Buckle-down Time

Summer hasn’t been all fun and games, though happily there was enough of that to make it feel like summer, but now it’s time to push forward on the creative front. 

Above are two digital pieces, the top not yet complete. I found some movie stills as reference material because they help me think about the whole scene, rather than just the characters. And figures in movie stills do more natural looking things than when you are working from a model, or from most photographs. 

Happy autumn everyone. Another time for growth, but of a different kind.

All Seasons

All Seasons
All Seasons, 2012, encaustic on panel, 24 x 24 inches

Sometimes winter comes like this, with green and yellow leaves still on the tree. Not this year. The leaves have been gone for weeks, but yesterday it rained all day, and today the wind is howling. The rain has turned to snow. This is’t our first snow this autumn, but I think this one might be for keeps.

No matter. I’m so fortunate to live in a nice warm home, and when going outside isn’t much fun, you turn to your creative work. I swear that’s why Saskatchewan has so many writers and painters.

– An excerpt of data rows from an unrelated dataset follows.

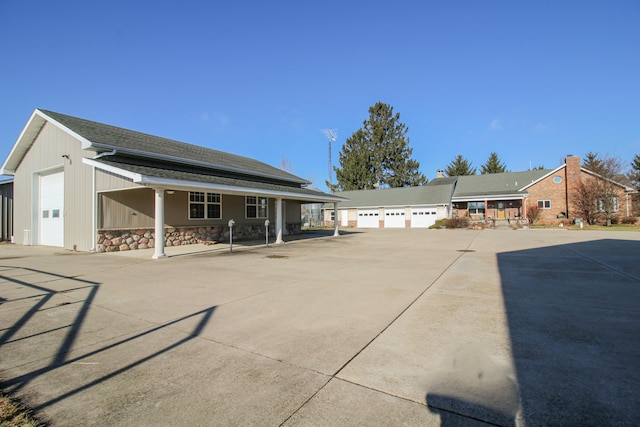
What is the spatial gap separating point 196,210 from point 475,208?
3238cm

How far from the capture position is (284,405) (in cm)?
244

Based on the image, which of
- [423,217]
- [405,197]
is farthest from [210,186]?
[405,197]

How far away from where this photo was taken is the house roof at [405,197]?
34594 millimetres

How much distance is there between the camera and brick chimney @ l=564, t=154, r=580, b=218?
3112 cm

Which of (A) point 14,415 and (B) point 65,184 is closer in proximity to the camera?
(A) point 14,415

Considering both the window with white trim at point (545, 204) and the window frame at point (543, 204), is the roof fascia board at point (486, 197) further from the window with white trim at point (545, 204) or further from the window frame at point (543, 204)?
the window with white trim at point (545, 204)

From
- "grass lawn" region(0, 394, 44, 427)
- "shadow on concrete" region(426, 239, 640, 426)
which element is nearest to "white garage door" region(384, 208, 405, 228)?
"shadow on concrete" region(426, 239, 640, 426)

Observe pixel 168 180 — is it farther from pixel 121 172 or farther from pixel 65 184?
pixel 65 184

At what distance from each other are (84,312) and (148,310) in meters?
0.93

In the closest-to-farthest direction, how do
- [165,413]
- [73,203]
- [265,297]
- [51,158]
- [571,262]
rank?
[165,413]
[265,297]
[571,262]
[73,203]
[51,158]

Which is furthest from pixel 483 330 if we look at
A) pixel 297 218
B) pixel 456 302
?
pixel 297 218

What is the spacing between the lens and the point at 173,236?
48.8 ft

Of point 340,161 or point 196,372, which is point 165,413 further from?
point 340,161

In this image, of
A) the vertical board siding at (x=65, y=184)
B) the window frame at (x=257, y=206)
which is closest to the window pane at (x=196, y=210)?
the window frame at (x=257, y=206)
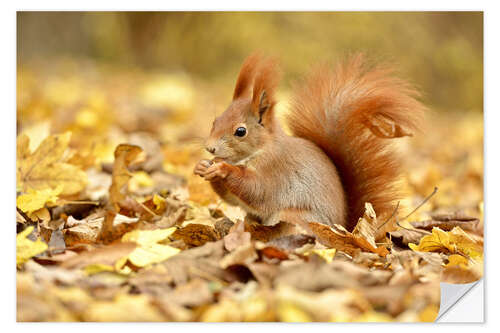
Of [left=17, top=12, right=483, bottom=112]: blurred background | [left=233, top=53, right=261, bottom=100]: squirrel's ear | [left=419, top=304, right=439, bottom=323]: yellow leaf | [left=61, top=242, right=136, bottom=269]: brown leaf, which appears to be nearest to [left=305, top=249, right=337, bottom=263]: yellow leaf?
[left=419, top=304, right=439, bottom=323]: yellow leaf

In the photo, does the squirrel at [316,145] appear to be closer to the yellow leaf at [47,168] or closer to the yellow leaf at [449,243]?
the yellow leaf at [449,243]

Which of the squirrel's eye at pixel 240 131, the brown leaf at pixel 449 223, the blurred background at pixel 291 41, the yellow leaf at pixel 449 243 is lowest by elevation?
the yellow leaf at pixel 449 243

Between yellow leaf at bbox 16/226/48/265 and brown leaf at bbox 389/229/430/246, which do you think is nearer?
yellow leaf at bbox 16/226/48/265

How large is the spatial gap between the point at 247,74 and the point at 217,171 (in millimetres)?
378

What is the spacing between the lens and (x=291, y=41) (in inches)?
252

Tiny Paintings, a Tiny Beginning

It’s almost too soon to write about it, and too soon to show these tiny paintings to you, but I’m taking a chance.

Some time ago I wrote, on this blog, that I was unable to paint. I’d been working in encaustic for years, and everything I did felt like a rehash of something I’d done before, or a poor imitation of something someone else had done. The downward spiral began after my last exhibition, which was a number of years ago. I pretended it wasn’t happening and I kept spinning my wheels until early this year, when I decided to stop trying to make paintings.

Instead, I made drawings, both analog and digital, and I did an occasional watercolour where drawing was more important than painting. I enjoyed this immensely, especially when I was able to set aside the pressure to be good. This pressure is something almost all creatives experience. It’s intrinsic pressure, not pressure put on you from an outside boss. We’re our own worst critic. This is a necessary thing, but it can at times be crippling.

Last week I told you that being social isn’t only a human necessity, it is important to help you see the world afresh. I’d had a week of socializing. A long time for an introvert, and I thought I’d need a week or more to get back into to doing my work, both writing and drawing.

It rained on Monday. September is a weather turning-point in Saskatchewan and it was cold. The last thing I needed was to make myself unhappy by trying to paint, but for the first time in months and months I wanted to.  I pulled out a tiny panel, and some oils and painted. The next day I made another tiny painting, and so it’s begun. Already, I see where I have connected to my past work, but I’m seeing it in new light. It has possibilities. It’s like seeing a few feet of the path in the dark forest.

It’s too early to judge but I see that I will discard some of these beginnings, maybe all of them, but one…one, even in this tiny format, might be the seed of a new painting phase.

And Just Like That It’s Autumn

Crayola
Crayola, multi-medium construction

Yes, it was only a week ago that I moaned a little about the heat and the smoke and the lethargy of the dog days of summer. There were hints even then that things would change. The light was different, even on days when there was no smoke. The past few days have been overcast and cold. Yesterday didn’t warm up much over eleven degrees Celsius (about 52 Fahrenheit).

The end of summer always comes as a big shock to me. It’s not like I haven’t lived in this province for nearing seventy years, and yet, each time when the potato plants die, the ferns go yellow and the weather goes cold, it’s a big surprise to me. And it never fails that it’s cold and rainy when school starts.

For all that I love September. I get excited about buckling down and finishing projects that I’ve been working on in a lackadaisical manner during the summer. So today, right after my walk I got to work on the revision of The Chronos Project. And this afternoon I’m going to finish a drawing and start another.

But first I’m going to put on some socks!